Task statement
In the records below, find every line that contains "gazellethomsons" and list it.

__________

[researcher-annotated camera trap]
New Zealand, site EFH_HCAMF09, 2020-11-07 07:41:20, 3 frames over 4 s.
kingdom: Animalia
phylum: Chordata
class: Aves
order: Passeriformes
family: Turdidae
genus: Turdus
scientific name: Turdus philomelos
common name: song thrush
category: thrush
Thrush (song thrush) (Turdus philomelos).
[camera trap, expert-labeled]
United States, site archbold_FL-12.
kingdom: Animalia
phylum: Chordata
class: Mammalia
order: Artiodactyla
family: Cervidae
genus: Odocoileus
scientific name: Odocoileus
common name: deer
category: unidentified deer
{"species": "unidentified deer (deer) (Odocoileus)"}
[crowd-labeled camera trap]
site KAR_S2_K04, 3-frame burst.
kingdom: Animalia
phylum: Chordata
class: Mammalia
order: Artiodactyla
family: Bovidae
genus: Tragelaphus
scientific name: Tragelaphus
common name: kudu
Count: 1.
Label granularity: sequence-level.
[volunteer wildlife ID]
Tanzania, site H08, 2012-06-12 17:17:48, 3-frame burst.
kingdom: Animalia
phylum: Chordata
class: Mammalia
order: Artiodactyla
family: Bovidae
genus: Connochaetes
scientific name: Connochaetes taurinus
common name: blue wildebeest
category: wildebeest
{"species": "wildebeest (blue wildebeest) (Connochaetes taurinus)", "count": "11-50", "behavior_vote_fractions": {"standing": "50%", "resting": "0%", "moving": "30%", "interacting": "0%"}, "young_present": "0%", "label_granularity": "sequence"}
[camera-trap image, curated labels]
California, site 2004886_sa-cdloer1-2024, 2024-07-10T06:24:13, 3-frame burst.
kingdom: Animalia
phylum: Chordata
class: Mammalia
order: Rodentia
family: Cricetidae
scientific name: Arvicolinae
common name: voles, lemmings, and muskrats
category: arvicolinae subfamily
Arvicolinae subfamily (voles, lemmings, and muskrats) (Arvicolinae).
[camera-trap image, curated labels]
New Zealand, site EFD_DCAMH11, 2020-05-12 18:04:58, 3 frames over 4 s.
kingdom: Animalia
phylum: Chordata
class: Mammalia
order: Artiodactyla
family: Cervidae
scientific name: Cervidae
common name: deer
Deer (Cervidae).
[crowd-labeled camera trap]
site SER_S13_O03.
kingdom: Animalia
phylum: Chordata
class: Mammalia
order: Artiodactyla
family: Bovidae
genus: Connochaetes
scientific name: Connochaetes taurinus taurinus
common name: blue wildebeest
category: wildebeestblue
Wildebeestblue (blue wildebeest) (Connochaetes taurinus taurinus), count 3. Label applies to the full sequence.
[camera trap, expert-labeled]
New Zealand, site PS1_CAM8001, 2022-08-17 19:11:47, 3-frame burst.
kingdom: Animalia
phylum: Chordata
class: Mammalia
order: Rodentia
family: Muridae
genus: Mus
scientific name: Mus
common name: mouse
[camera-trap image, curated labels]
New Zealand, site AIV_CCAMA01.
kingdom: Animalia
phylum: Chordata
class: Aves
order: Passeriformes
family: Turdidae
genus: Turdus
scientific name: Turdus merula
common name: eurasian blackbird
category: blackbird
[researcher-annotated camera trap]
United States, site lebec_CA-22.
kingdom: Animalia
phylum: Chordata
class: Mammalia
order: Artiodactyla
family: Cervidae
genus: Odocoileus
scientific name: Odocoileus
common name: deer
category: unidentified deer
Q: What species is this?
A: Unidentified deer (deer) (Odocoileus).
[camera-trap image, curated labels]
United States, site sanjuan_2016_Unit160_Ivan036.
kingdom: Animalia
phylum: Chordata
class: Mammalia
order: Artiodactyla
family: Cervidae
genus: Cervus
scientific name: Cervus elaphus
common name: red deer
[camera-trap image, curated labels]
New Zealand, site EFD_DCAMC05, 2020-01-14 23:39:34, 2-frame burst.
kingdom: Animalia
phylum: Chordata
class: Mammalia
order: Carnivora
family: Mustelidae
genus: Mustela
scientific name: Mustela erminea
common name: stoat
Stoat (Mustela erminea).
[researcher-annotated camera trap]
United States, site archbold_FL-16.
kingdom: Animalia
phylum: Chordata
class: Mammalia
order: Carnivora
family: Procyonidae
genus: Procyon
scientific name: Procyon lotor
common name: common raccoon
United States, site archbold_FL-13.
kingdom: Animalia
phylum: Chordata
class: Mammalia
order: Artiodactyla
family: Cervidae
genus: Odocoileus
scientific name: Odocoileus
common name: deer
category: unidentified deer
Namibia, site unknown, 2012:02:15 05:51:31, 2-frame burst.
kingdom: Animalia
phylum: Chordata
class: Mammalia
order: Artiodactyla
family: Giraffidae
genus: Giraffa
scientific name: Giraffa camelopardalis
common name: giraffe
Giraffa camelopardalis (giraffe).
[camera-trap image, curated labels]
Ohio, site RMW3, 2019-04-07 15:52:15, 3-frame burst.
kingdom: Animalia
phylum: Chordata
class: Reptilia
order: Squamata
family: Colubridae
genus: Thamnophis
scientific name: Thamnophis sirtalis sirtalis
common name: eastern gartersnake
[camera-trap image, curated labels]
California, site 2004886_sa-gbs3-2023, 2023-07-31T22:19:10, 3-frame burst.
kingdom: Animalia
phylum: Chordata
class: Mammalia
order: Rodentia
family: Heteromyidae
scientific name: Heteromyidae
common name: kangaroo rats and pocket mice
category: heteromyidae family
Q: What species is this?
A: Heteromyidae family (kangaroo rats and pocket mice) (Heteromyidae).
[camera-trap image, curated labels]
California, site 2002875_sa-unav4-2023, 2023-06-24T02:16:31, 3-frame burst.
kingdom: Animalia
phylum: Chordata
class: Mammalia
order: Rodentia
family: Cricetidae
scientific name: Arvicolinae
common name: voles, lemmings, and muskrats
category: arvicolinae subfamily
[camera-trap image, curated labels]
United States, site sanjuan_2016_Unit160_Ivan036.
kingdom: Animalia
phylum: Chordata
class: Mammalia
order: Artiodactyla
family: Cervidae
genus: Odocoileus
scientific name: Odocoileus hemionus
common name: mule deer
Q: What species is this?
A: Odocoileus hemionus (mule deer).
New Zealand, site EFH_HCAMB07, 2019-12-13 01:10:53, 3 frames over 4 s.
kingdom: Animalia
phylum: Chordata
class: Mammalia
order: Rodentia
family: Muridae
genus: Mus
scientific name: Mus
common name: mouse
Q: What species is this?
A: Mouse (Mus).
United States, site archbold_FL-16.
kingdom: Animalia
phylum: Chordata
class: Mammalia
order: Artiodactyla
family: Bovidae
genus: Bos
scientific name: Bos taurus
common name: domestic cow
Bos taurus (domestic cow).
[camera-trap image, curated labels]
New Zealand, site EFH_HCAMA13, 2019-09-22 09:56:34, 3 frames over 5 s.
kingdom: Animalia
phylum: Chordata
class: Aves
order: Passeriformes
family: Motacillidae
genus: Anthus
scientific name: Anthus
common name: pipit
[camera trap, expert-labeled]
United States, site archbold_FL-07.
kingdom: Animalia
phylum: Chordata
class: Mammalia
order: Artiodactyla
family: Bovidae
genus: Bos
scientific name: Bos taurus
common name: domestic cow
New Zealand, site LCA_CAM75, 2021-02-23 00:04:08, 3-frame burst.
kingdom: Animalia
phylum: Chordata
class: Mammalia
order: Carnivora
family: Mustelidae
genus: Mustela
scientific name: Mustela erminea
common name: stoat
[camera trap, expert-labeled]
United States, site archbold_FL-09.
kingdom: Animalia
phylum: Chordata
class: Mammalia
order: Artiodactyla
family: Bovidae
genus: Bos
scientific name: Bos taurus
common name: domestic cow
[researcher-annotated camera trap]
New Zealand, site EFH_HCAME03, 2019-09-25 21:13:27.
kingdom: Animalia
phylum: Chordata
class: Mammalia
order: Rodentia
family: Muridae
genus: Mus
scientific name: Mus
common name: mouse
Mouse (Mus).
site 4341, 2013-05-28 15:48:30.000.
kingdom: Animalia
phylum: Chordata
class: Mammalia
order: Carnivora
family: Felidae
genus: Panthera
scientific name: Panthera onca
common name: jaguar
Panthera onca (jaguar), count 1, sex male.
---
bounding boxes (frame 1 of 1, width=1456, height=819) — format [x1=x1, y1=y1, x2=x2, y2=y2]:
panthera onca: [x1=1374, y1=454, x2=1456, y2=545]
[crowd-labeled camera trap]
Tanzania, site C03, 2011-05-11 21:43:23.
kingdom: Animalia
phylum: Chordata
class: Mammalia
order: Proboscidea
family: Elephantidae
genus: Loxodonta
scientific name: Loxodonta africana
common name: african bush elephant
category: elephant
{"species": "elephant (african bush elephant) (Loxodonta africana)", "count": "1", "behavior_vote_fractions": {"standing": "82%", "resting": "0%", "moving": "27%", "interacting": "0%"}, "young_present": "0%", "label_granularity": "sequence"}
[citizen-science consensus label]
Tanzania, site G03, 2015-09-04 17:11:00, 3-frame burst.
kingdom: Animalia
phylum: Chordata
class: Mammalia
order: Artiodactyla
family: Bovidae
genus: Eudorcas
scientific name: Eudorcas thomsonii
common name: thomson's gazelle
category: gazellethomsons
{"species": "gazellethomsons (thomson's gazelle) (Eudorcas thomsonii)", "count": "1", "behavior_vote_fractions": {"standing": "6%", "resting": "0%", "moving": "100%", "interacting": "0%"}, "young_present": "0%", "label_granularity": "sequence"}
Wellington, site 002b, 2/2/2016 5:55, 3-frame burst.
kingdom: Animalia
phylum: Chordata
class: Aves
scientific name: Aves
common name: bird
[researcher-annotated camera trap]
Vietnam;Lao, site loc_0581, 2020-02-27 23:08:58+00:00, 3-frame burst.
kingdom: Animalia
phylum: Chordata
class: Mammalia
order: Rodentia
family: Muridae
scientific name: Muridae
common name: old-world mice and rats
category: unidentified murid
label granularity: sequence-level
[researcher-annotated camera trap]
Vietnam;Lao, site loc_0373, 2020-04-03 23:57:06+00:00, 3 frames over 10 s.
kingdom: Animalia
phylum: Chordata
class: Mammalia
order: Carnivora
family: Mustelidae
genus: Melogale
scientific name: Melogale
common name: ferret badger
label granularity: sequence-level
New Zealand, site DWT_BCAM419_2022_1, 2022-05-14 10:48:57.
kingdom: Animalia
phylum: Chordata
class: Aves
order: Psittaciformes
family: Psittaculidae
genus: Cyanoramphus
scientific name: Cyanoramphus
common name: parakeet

__________

Task answer
category: gazellethomsons
{"species": "gazellethomsons (thomson's gazelle) (Eudorcas thomsonii)", "count": "1", "behavior_vote_fractions": {"standing": "6%", "resting": "0%", "moving": "100%", "interacting": "0%"}, "young_present": "0%", "label_granularity": "sequence"}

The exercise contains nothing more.